• _Page text_:
Cajipe-Endaya marks 70th birthday with exhibit—elegy to abused earth | Lifestyle.INQ

OCTOBER 27, 2022

“Caracol ng El Niño,” acrylic on sand and twig
“Caracol ng El Niño,” acrylic on sand and twig

On Sept. 14, two days short of her 70th birthday, Imelda Cajipe-Endaya will open her 22nd solo exhibit at Altro Mondo Creative Space in Makati, capping her five glorious decades as artist-par-excellence.

“This is 22nd lang pala,” says the youngish-looking artist. “Not too many for 48 years’ work.” To think that these words come from one who has had a string of awards not only in the Philippines but overseas as well.

Those years were nothing to scoff at, considering that while she pursued her muse all those years, she has also taken care of hearth and home, raising three children, and looked after her husband, grandchildren and a sick mother.

Just imagine the paintings she did that form part of the collections of great institutions such as Bangko Sentral ng Pilipinas, National Museum, Cultural Center of the Philippines, Metropolitan Museum of Manila, Ateneo de Manila University, On the Third Day Institute for Renewal, University of the Philippines Bulwagan ng Dangal and Deutsche Bank.

Abroad, her works are in the Singapore Art Museum, Fukuoka Asian Art Museum and Okinawa Art Museum.

There is, indeed, something in this woman who describes herself as “inseparably woman, citizen, Filipina, artist, wife, mother, grandmother, sister and friend.”

Cajipe-Endaya says the exhibit “Caracol” is her meditation upon a slug. “Caracol” is Spanish for snail, but it is also a Filipino term for a devotional ritual dance-procession in a spiral trail.

“A big snail turned up after the first gentle rain on my edible garden which I started during a hopelessly dry spell,” she says. “Instantly, I was overjoyed seeing the slow-moving mollusk, as if announcing that the earth was now moist and fertile. It spelled hope!”

She describes the rhythmic, coiling patterns of the caracol procession, which brings her in and out of a spiritual vortex as she swipes impastos and tosses sand and twigs onto her canvas.

Cajipe-Endaya at work on “Ang Ulan Bukas,” acrylic on fabric and crochet

“The swirling whirlpool of the universe is captured in the delicate shell of the gentle, silent caracol. The energy is powerful, creative and hopefully transformative.”

Through the exhibit, she seeks “to instill hope and positive personal action amidst climate change that otherwise spells doom.”

Causes and phases

Cajipe-Endaya’s art is cause-oriented, a very personal choice. “I hide my person in my art,” she says. “Art is my humble activism to put a sense of justice for the poor and oppressed, and an urgency to act for change.”

• _Dataset records_:
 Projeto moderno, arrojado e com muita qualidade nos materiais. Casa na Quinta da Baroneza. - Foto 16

--

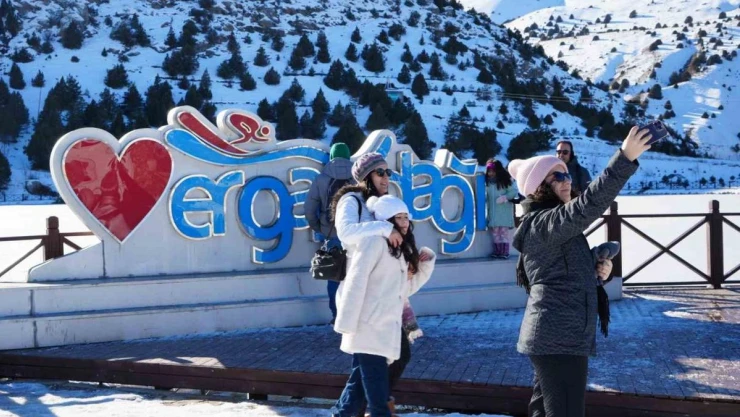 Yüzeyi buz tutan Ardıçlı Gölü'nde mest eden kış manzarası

==

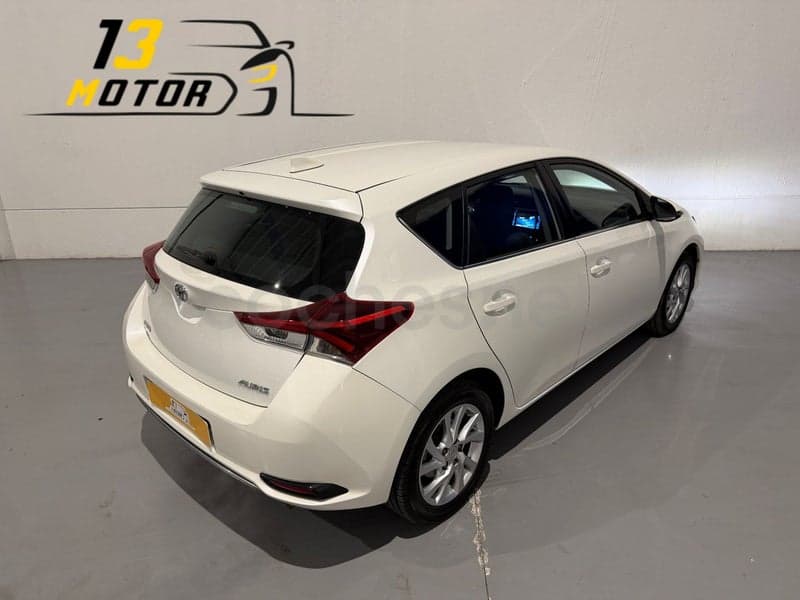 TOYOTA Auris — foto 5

• _Problems to work on_:
(a) Reproduce the article on Cajipe-Endaya's exhibit from "Abroad, her works" up to and including "a spiral trail.".
(b) According to the article on Cajipe-Endaya's exhibit, is each statement true? (i) The exhibit opens at a venue in Makati. (ii) Cajipe-Endaya raised four children. (iii) Some of her works are in the Fukuoka Asian Art Museum. Answer yes or no for each, and quote the words of the article that decide it.

• _Solutions to the tasks_:
(a)
Abroad, her works are in the Singapore Art Museum, Fukuoka Asian Art Museum and Okinawa Art Museum.

There is, indeed, something in this woman who describes herself as “inseparably woman, citizen, Filipina, artist, wife, mother, grandmother, sister and friend.”

Cajipe-Endaya says the exhibit “Caracol” is her meditation upon a slug. “Caracol” is Spanish for snail, but it is also a Filipino term for a devotional ritual dance-procession in a spiral trail.

(b)
(i) Yes: "open her 22nd solo exhibit at Altro Mondo Creative Space in Makati"
(ii) No: "raising three children"
(iii) Yes: "Abroad, her works are in the Singapore Art Museum, Fukuoka Asian Art Museum and Okinawa Art Museum."